Données affichées:

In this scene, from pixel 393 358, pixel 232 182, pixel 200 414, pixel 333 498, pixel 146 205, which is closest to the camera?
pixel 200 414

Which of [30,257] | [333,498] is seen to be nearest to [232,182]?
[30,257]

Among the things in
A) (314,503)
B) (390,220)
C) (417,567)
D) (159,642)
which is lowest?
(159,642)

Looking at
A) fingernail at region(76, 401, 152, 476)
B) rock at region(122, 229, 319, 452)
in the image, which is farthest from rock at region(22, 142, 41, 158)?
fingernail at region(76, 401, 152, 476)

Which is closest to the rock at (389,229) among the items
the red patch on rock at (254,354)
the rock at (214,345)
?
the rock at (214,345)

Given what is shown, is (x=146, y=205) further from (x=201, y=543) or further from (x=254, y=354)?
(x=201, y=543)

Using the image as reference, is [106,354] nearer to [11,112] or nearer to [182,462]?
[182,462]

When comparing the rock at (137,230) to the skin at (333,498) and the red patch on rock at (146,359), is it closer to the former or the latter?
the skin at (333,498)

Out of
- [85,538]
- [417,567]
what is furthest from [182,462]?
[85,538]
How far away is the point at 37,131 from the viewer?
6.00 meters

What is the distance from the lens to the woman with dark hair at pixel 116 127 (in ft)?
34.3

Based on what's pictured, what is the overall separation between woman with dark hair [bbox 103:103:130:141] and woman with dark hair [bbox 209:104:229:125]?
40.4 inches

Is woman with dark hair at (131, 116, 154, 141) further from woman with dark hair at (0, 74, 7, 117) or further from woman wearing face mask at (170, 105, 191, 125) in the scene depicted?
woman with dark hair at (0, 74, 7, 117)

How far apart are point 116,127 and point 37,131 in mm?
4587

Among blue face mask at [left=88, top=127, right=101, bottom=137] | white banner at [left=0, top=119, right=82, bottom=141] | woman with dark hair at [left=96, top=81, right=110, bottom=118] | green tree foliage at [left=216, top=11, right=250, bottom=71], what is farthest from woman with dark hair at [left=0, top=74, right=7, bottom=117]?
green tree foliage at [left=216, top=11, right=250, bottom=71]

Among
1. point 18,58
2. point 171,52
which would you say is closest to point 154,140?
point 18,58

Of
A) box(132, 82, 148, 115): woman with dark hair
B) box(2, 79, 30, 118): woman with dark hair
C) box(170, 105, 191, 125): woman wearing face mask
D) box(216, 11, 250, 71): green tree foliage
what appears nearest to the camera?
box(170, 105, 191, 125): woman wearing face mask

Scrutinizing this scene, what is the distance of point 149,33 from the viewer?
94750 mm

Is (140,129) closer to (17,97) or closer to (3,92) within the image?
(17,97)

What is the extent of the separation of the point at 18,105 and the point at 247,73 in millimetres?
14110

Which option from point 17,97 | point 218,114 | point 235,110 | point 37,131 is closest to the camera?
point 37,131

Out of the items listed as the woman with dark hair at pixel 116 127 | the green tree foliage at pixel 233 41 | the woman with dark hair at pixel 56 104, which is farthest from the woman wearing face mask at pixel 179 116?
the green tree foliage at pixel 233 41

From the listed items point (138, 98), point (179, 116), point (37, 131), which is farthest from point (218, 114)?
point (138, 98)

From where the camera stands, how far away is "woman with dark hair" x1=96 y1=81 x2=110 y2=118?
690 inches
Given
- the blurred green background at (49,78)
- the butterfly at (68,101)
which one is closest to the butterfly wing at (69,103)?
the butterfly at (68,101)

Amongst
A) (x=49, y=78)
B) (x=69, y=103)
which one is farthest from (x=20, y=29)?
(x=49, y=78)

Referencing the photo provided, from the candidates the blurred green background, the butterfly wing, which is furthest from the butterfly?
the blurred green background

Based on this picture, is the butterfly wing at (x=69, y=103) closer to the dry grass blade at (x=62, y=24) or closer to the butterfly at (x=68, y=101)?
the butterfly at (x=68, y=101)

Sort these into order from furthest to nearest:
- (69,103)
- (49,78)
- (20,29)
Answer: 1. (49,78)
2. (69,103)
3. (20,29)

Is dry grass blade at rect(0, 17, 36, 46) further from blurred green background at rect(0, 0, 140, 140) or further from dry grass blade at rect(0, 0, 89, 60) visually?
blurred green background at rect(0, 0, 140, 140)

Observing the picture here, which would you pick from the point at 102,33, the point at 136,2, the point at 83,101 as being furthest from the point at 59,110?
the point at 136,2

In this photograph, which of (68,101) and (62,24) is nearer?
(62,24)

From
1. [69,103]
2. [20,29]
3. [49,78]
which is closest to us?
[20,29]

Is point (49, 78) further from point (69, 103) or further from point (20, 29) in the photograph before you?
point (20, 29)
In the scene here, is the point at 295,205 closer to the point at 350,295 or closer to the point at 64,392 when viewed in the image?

...

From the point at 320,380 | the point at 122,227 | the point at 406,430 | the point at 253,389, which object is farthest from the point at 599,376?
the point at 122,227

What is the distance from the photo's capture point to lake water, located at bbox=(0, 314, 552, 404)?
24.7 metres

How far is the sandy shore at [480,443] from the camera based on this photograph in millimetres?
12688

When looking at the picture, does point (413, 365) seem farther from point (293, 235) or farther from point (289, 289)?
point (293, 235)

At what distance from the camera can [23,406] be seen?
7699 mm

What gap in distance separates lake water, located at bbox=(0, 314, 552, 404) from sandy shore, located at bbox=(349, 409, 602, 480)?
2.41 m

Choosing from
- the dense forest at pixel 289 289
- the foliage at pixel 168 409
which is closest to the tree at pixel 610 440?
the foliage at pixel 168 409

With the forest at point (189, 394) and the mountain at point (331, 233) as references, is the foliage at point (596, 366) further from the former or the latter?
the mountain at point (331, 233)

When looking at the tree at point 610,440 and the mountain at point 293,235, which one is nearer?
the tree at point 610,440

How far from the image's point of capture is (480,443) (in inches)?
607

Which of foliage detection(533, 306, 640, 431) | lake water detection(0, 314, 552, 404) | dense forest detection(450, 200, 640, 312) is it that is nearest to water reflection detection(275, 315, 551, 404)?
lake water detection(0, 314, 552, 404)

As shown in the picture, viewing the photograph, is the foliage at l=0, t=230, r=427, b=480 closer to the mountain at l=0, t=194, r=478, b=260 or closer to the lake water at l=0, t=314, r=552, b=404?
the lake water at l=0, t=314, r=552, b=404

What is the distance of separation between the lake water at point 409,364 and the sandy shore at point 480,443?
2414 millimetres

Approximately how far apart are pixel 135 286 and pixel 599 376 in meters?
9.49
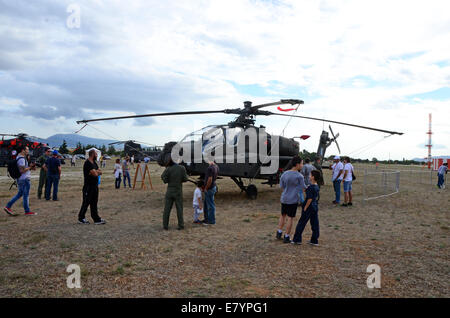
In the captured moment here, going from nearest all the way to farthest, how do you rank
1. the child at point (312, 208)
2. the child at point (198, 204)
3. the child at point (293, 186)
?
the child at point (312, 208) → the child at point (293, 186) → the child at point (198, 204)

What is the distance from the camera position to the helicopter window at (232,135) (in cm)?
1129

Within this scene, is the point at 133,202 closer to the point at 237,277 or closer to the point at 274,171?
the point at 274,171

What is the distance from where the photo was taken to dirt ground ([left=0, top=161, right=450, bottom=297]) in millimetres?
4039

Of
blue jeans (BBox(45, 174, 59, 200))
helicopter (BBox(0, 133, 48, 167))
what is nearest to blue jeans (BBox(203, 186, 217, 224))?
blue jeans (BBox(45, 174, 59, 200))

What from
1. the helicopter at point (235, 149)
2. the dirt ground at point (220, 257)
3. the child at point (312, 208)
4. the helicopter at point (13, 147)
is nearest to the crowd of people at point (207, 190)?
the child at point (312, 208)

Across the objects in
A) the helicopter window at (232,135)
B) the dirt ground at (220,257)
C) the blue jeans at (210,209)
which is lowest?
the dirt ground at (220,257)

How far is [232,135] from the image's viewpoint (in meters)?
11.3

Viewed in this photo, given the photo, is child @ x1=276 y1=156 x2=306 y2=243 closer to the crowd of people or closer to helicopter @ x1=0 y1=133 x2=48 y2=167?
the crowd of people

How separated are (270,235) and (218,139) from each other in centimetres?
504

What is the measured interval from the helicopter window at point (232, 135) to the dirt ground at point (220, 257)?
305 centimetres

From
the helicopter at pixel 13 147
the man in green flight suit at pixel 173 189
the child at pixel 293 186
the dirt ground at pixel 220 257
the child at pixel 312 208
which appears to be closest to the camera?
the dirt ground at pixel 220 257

---

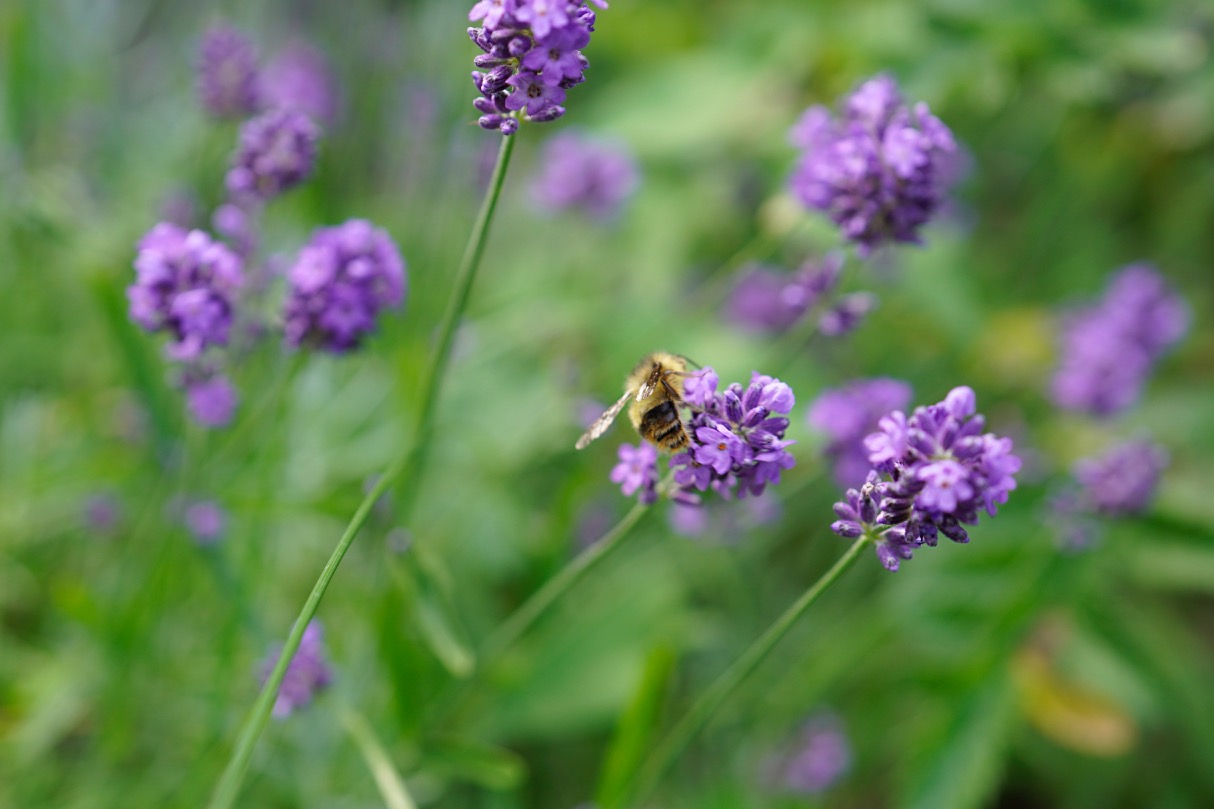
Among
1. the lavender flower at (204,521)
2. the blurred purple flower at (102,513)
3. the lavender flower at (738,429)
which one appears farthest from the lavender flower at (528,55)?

Consigne: Recopiez telles quelles les lignes allant de celle qui contient « What is the measured » jusqu'à celle qui contient « 305 centimetres », toutes deux comprises.

Problème résolu:
What is the measured interval from the helicopter window at point (232, 135) to the dirt ground at point (220, 257)?
305 centimetres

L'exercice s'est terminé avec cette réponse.